Lay the prairie points along one long edge of the band, starting with a pink prairie point with a flower in the center of the strip, and add a pink gingham on each side of the solid pink overlapping about ½”. To this, add the solid pink with the flowers to each side of the pink gingham, overlapping ½” and again with the pink gingham.

Gingham

Step 12:

Baste prairie points at 1/8” seam. Attach to the bottom of the appliqué block. Press seam toward the block.

Block

It can be hard to find tiny little machine embroidery designs that would fit on the end of a prairie point. Here is an option if you are making children’s garments. Or if you’re looking for something beach-themed, you’ll love these little Nautical designs.

Find more ideas for creating your own ITH project in this previous blog post on making trapunto quilt blocks. You might also enjoy learning how to duplicate a wide variety of hand-embroidery stitches with your machine.

What will you make today? Be sure to come back for Wednesday’s post when we will take prairie points to a new level and shape.

Comments

  1. Brandi Clarke says:

    Super cute project love your stuff!!!

    1. Hope says:

      Hi Brandi,
      Thanks! Anything you might like to see a tutorial for in a future post?

  2. Judy Gilmore says:

    Thank you for sharing. I’ve always loved prairie points.

    1. Hope says:

      Enjoy. I love to embroider little designs in the points.

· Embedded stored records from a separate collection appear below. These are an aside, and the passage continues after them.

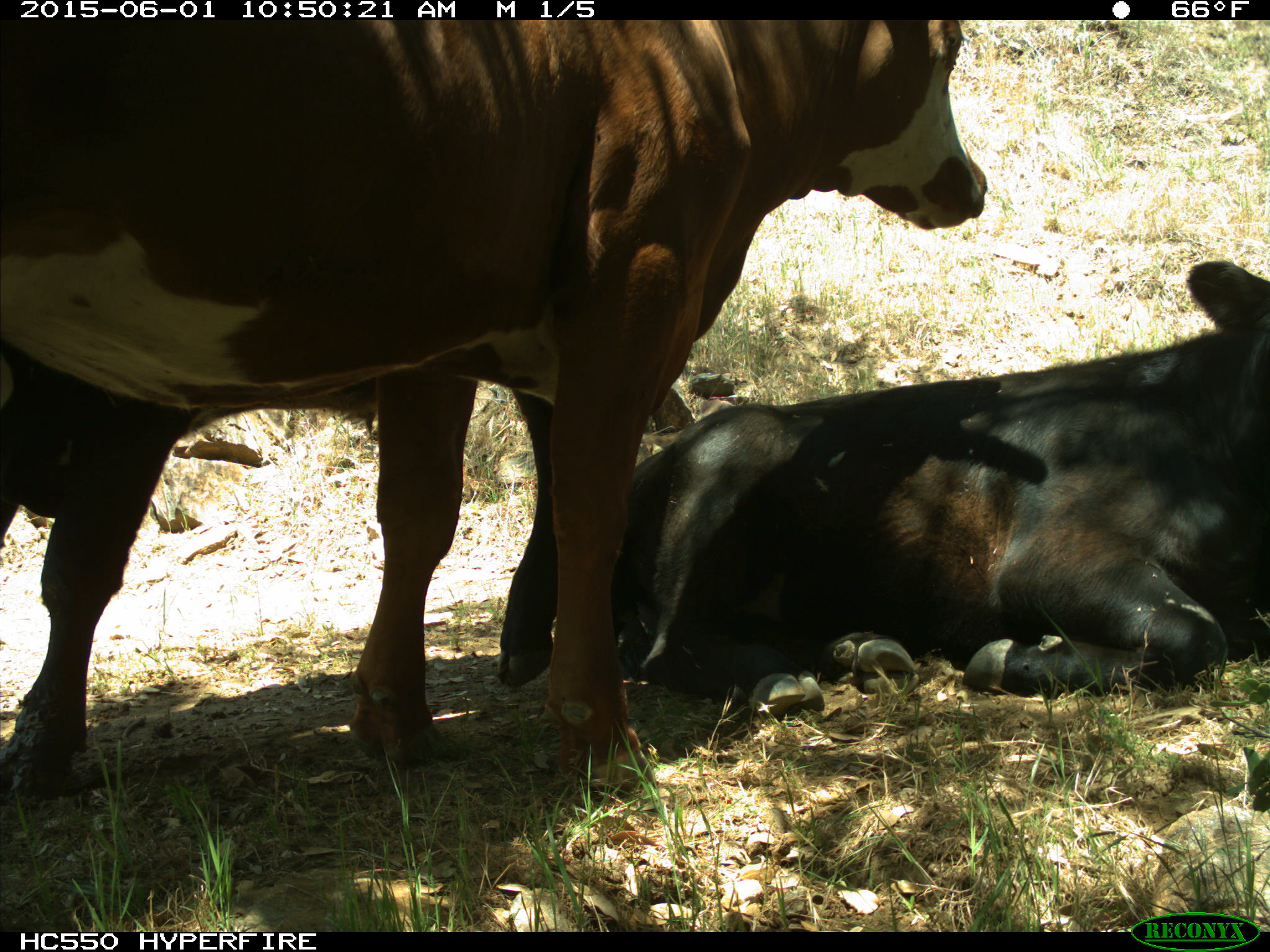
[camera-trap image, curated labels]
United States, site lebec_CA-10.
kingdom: Animalia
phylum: Chordata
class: Mammalia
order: Artiodactyla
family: Bovidae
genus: Bos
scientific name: Bos taurus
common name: domestic cow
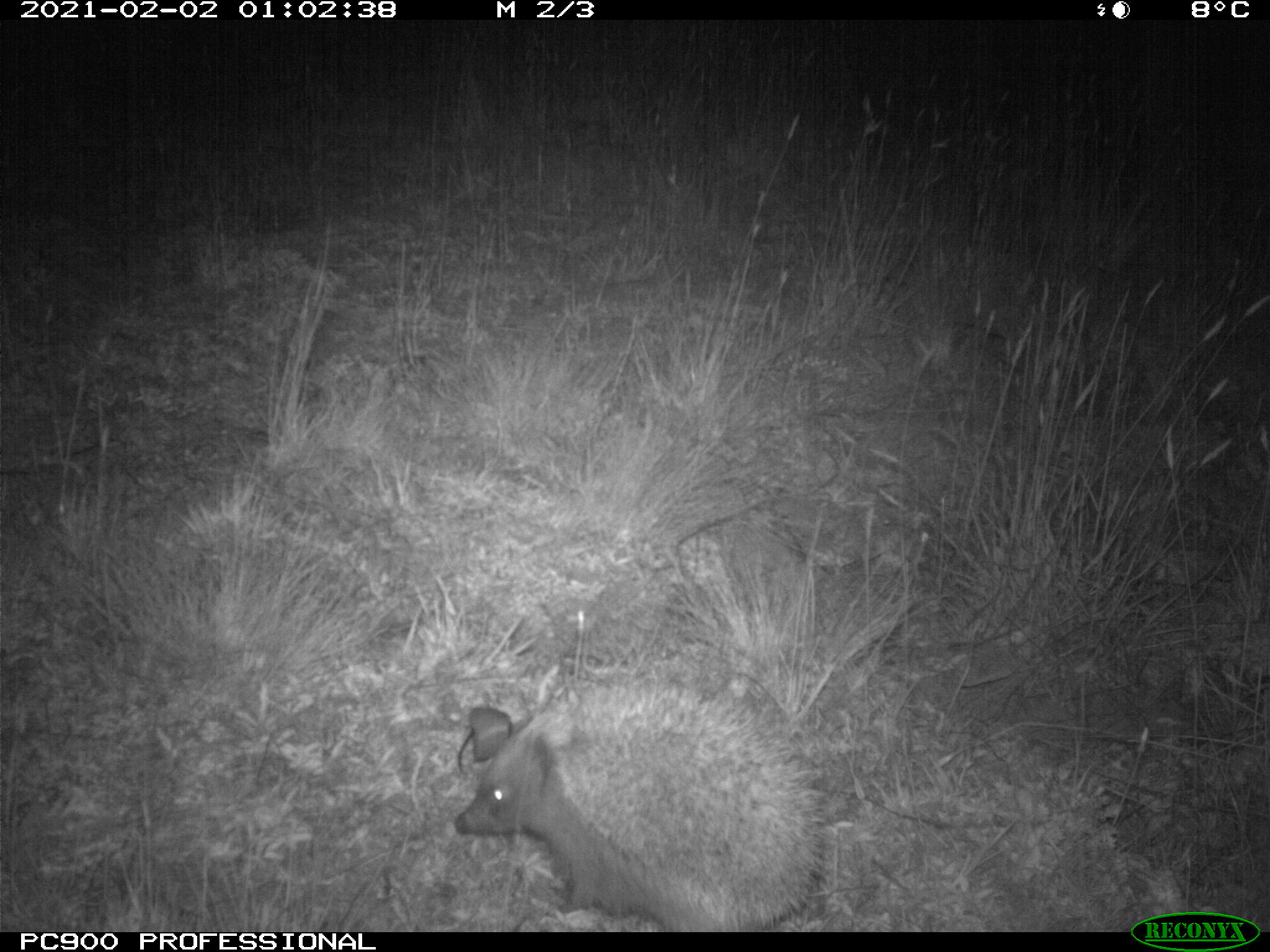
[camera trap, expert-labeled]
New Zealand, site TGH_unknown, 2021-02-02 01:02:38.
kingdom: Animalia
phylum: Chordata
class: Mammalia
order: Eulipotyphla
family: Erinaceidae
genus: Erinaceus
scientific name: Erinaceus europaeus europaeus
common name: european hedgehog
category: hedgehog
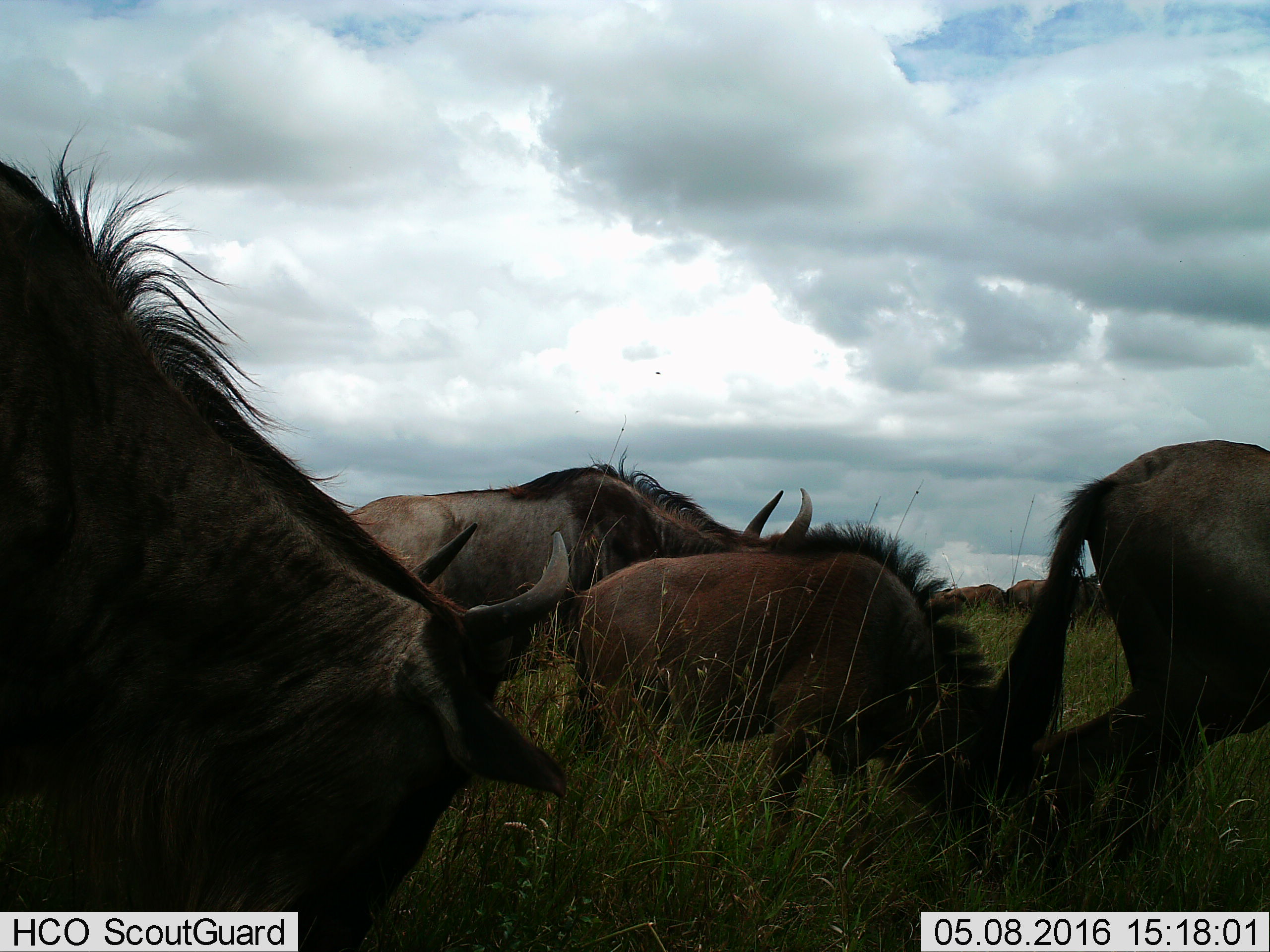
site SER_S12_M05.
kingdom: Animalia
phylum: Chordata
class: Mammalia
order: Artiodactyla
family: Bovidae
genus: Connochaetes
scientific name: Connochaetes taurinus taurinus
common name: blue wildebeest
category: wildebeestblue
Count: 6.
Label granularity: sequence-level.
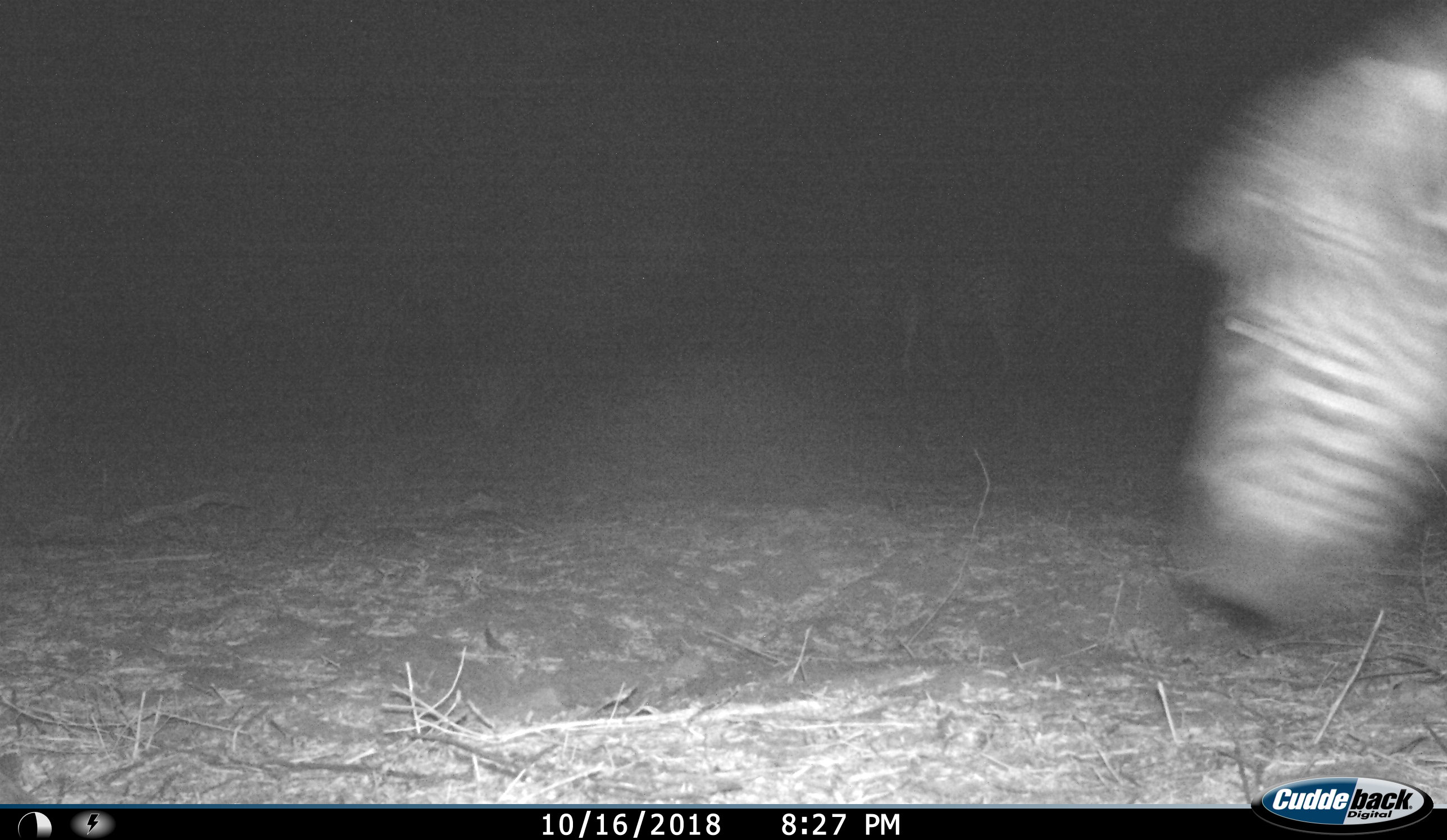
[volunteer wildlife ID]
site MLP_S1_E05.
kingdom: Animalia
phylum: Chordata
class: Mammalia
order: Perissodactyla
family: Equidae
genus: Equus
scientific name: Equus quagga burchellii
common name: burchell's zebra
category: zebraburchells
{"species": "zebraburchells (burchell's zebra) (Equus quagga burchellii)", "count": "1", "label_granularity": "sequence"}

  3. dotz62@comcast.net Ziegler says:

    Such a cute project, can’t wait to try it. Keep them coming

    1. Hope says:

      Hi Dot,
      I have more in store. Anything in particular you would like to see?

  4. Jill Turner says:

    I love this idea. Thanks so much for how to make these using Total Control. I have so much to learn.

    1. Hope says:

      It’s a great embroidery program and prairie points are easy to use.

  5. Cindie Prather says:

    Very nice to have embroidery on this site I Hope is a great teacher. Have taken many classes with her. Each project is better then the last. Can’t what to see what is coming.

    1. Hope says:

      Thanks Cindie! I love machine embroidery too and know there is a big demand for this.

  6. Glenda says:

    I enjoyed this lesson very much. Please plan to do more Floriani classes. I need all the help I can get! It’s hard to drive 75 miles one way to take classes very often.

  7. Evelyn Abels says:

    Loved seeing you in Muskogee yesterday and am excited I found your blog on craftsy

    1. Hope Yoder says:

      Glad to know this is helpful. Enjoy

  8. Cindy Elliott says:

    I love this project …. and really loved attending your seminar in Tulsa yesterday too!

  9. Angie says:

    Thank you Hope.

  10. Leanna says:

    Hope, this is a great tutorial, thank you for sharing. I just came from one of your 2-day sewing events, it was wonderful!! Will you be teaching classes on Craftsy soon? I sure hope so, I think that would be totally amazing. I know that more and more people are purchasing emboidery machines and would love to see you on Craftsy, we love learning more and more techniques and ways we can incorporate machine embroidery into our projects. And I know from experience, you are an excellent teacher/instructor. Thank you for your wonderful designs and patterns, I’m a girlie girl too so they fit my style well. Hope to see you soon!

  11. Thank you ever so for you post.Really thank you!

  12. bkp says:

    Could you give the placement measurements for those of us not using software, or using designs that are being… recycled from other places, so we can mark and cut with rulers only?